SOURCE MATERIAL section start

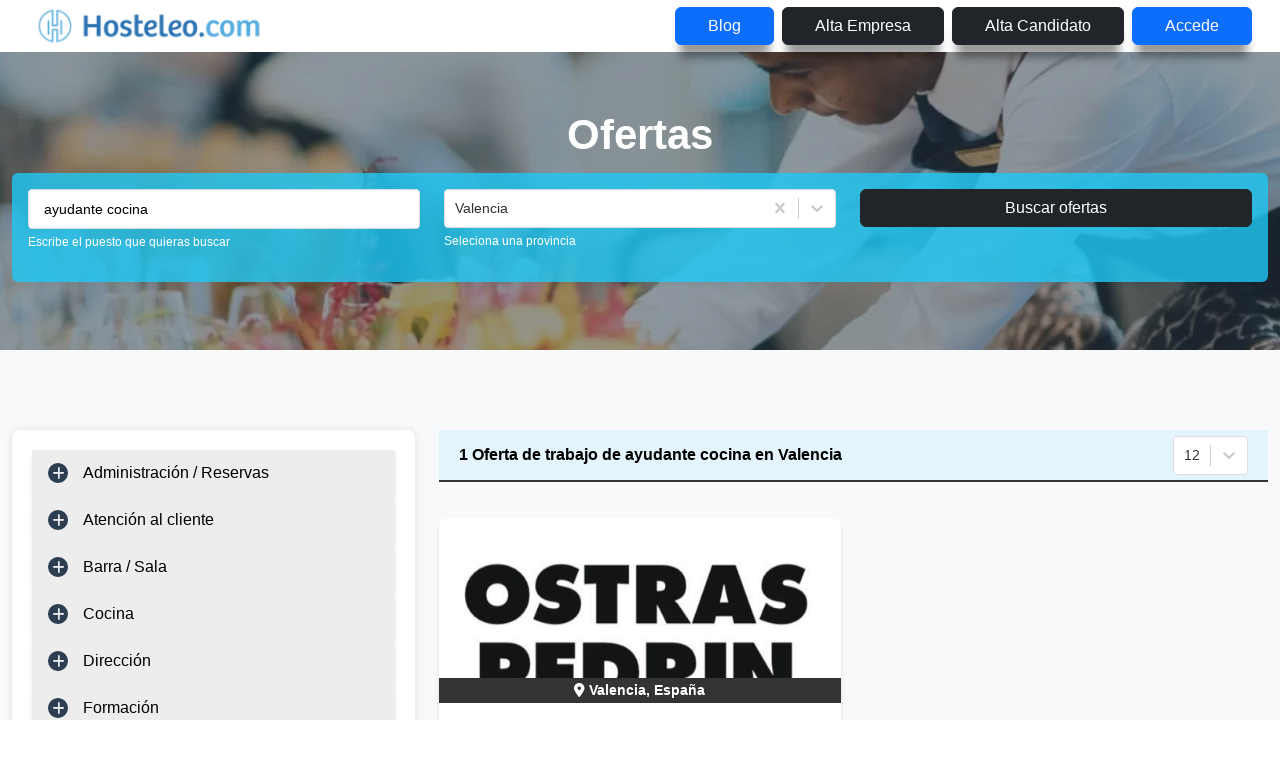

--- FILE ---
content_type: text/html; charset=utf-8
request_url: https://www.google.com/recaptcha/api2/aframe
body_size: 266
content:
<!DOCTYPE HTML><html><head><meta http-equiv="content-type" content="text/html; charset=UTF-8"></head><body><script nonce="I36mfpobYn_PpYJyWEWM1g">/** Anti-fraud and anti-abuse applications only. See google.com/recaptcha */ try{var clients={'sodar':'https://pagead2.googlesyndication.com/pagead/sodar?'};window.addEventListener("message",function(a){try{if(a.source===window.parent){var b=JSON.parse(a.data);var c=clients[b['id']];if(c){var d=document.createElement('img');d.src=c+b['params']+'&rc='+(localStorage.getItem("rc::a")?sessionStorage.getItem("rc::b"):"");window.document.body.appendChild(d);sessionStorage.setItem("rc::e",parseInt(sessionStorage.getItem("rc::e")||0)+1);localStorage.setItem("rc::h",'1768784502113');}}}catch(b){}});window.parent.postMessage("_grecaptcha_ready", "*");}catch(b){}</script></body></html>

--- FILE ---
content_type: application/javascript; charset=UTF-8
request_url: https://hosteleo.com/_next/static/chunks/pages/%5BfirstParam%5D/%5BsecondParam%5D-b9781b85e917bdc8.js
body_size: 177
content:
(self.webpackChunk_N_E=self.webpackChunk_N_E||[]).push([[7582],{85577:function(n,u,_){(window.__NEXT_P=window.__NEXT_P||[]).push(["/[firstParam]/[secondParam]",function(){return _(42427)}])},42427:function(n,u,_){"use strict";_.r(u),_.d(u,{__N_SSP:function(){return r}});let t=_(37113).Z;var r=!0;u.default=t}},function(n){n.O(0,[6477,5183,5722,7198,9060,5111,5136,9876,663,7113,2888,9774,179],function(){return n(n.s=85577)}),_N_E=n.O()}]);

--- FILE ---
content_type: application/javascript; charset=UTF-8
request_url: https://hosteleo.com/_next/static/LXqzhXr8RT5x--JOpNclO/_ssgManifest.js
body_size: 15
content:
self.__SSG_MANIFEST=new Set(["\u002Fabout","\u002Faviso-legal","\u002Fcondiciones-uso","\u002Fcontact","\u002Fcookies","\u002Ferrorpage","\u002Fforgot-password","\u002Flinkers","\u002Fpoliticas-reembolsos"]);self.__SSG_MANIFEST_CB&&self.__SSG_MANIFEST_CB()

SOURCE MATERIAL section end

> _EXERCISE PROMPT_
Would you set down each line of the data exactly, with no images included?

> _TASK SOLUTION_
--- FILE ---
content_type: text/html; charset=utf-8
request_url: https://www.google.com/recaptcha/api2/aframe
body_size: 266
content:
<!DOCTYPE HTML><html><head><meta http-equiv="content-type" content="text/html; charset=UTF-8"></head><body><script nonce="I36mfpobYn_PpYJyWEWM1g">/** Anti-fraud and anti-abuse applications only. See google.com/recaptcha */ try{var clients={'sodar':'https://pagead2.googlesyndication.com/pagead/sodar?'};window.addEventListener("message",function(a){try{if(a.source===window.parent){var b=JSON.parse(a.data);var c=clients[b['id']];if(c){var d=document.createElement('img');d.src=c+b['params']+'&rc='+(localStorage.getItem("rc::a")?sessionStorage.getItem("rc::b"):"");window.document.body.appendChild(d);sessionStorage.setItem("rc::e",parseInt(sessionStorage.getItem("rc::e")||0)+1);localStorage.setItem("rc::h",'1768784502113');}}}catch(b){}});window.parent.postMessage("_grecaptcha_ready", "*");}catch(b){}</script></body></html>

--- FILE ---
content_type: application/javascript; charset=UTF-8
request_url: https://hosteleo.com/_next/static/chunks/pages/%5BfirstParam%5D/%5BsecondParam%5D-b9781b85e917bdc8.js
body_size: 177
content:
(self.webpackChunk_N_E=self.webpackChunk_N_E||[]).push([[7582],{85577:function(n,u,_){(window.__NEXT_P=window.__NEXT_P||[]).push(["/[firstParam]/[secondParam]",function(){return _(42427)}])},42427:function(n,u,_){"use strict";_.r(u),_.d(u,{__N_SSP:function(){return r}});let t=_(37113).Z;var r=!0;u.default=t}},function(n){n.O(0,[6477,5183,5722,7198,9060,5111,5136,9876,663,7113,2888,9774,179],function(){return n(n.s=85577)}),_N_E=n.O()}]);

--- FILE ---
content_type: application/javascript; charset=UTF-8
request_url: https://hosteleo.com/_next/static/LXqzhXr8RT5x--JOpNclO/_ssgManifest.js
body_size: 15
content:
self.__SSG_MANIFEST=new Set(["\u002Fabout","\u002Faviso-legal","\u002Fcondiciones-uso","\u002Fcontact","\u002Fcookies","\u002Ferrorpage","\u002Fforgot-password","\u002Flinkers","\u002Fpoliticas-reembolsos"]);self.__SSG_MANIFEST_CB&&self.__SSG_MANIFEST_CB()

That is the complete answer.